** START Excerpted data **

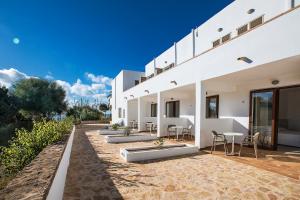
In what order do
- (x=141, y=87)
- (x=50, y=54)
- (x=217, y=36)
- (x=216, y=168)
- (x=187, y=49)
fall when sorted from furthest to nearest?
(x=50, y=54), (x=141, y=87), (x=187, y=49), (x=217, y=36), (x=216, y=168)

** END Excerpted data **

Exercise aim:
Output the records above exactly; leave out the pictures.

Worked solution:
In what order do
- (x=141, y=87)
- (x=50, y=54)
- (x=217, y=36)
- (x=216, y=168)
- (x=187, y=49)
fall when sorted from furthest to nearest?
(x=50, y=54), (x=141, y=87), (x=187, y=49), (x=217, y=36), (x=216, y=168)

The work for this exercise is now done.